* GESTELLTE AUFGABE: Schreiben Sie aus dem Vortrag über Versöhnung den Abschnitt von „Wenn sie eine“ bis „wahre Kirche sei.“ wortgetreu ab.

* LESETEXT:
■ ■ ■ ■
Sperrfrist
Fr, 31. Mai 2024, 11.00 Uhr

Fr
11.00–12.30
Debatten im großen Raum | Podium
Ökumene der dritten Art
Christ:innen und Nichtreligiöse im Dialog über Versöhnung
Prof. Dr. Eberhard Tiefensee, Philosoph und Theologe, Leipzig

Liebe Schwestern und Brüder „und alle dazwischen und außerhalb“!1

Wenn sie eine Partystimmung zum Absturz bringen oder eine Familienfeier sprengen wollen, dann sprechen Sie eins dieser Themen an: Gendersternchen, Klimakrise, Waffen für die Ukraine – die Aufzählung lässt sich erweitern. Früher gehörten noch prominent dazu: Coronaschutzimpfungen, Abstandsregeln. Innerkatholisch finden sich außerdem konfliktäre Themen wie: Abtreibungen ja oder nein, Gender-Ideologie, ob gleichgeschlechtliche Paare gesegnet werden können, ob der Priester beim Hochgebet so oder andersherum stehen sollte und warum das nicht auch eine Frau tun könne – auch diese Aufzählung lässt sich erweitern. Früher gehörten prominent dazu: Ob Gott Vater und Gott Sohn wesensähnlich oder wesensgleich seien2, ob der Heilige Geist (nur) vom Vater oder vom Vater und vom Sohn ausgehe3 und ob die katholische oder die evangelische die wahre Kirche sei.

Diese Veranstaltung hier zum Thema „Versöhnung“ hat laut Ankündigung und durch die Zusammensetzung des Podiums noch einige ortsnahe Themen draufgepackt, damit es nicht langweilig wird: „Christ:innen (Achtung Gendersternchen!) und Nichtreligiöse“, Ostdeutsche und der Rest der Republik. Ich hätte noch ein paar weitere Vorschläge: Antisemitismus – denn Erfurt hat im 14. Jahrhundert in einem Pogrom seine jüdische Bevölkerung massakriert und vollständig vertrieben –, Martin Luther und die Reformation – denn das Augustinerkloster ist gleich nebenan –, und wieso trotz KZ Buchenwald – von hier nur 17,4 km entfernt – in Thüringen derzeit eine Partei den größten Zuspruch hat, deren Namen ich nicht in den Mund nehmen werde. Ich breche diese Aufzählungen ab, denn sonst sind die 15 Minuten, die mir zur Verfügung stehen, schnell um, und wir gehen alle ungespeist und wahrscheinlich ziemlich aufgeregt aus dem Raum. – Kleine Zwischenfrage: Was macht momentan ihr Adrenalinspiegel?
■ ■ ■ ■
* DATENBLOCK:
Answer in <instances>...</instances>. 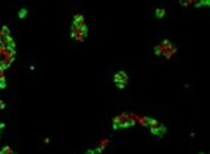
■ ■ ■ ■
* SCHRIFTLICHE ANTWORT:
Wenn sie eine Partystimmung zum Absturz bringen oder eine Familienfeier sprengen wollen, dann sprechen Sie eins dieser Themen an: Gendersternchen, Klimakrise, Waffen für die Ukraine – die Aufzählung lässt sich erweitern. Früher gehörten noch prominent dazu: Coronaschutzimpfungen, Abstandsregeln. Innerkatholisch finden sich außerdem konfliktäre Themen wie: Abtreibungen ja oder nein, Gender-Ideologie, ob gleichgeschlechtliche Paare gesegnet werden können, ob der Priester beim Hochgebet so oder andersherum stehen sollte und warum das nicht auch eine Frau tun könne – auch diese Aufzählung lässt sich erweitern. Früher gehörten prominent dazu: Ob Gott Vater und Gott Sohn wesensähnlich oder wesensgleich seien2, ob der Heilige Geist (nur) vom Vater oder vom Vater und vom Sohn ausgehe3 und ob die katholische oder die evangelische die wahre Kirche sei.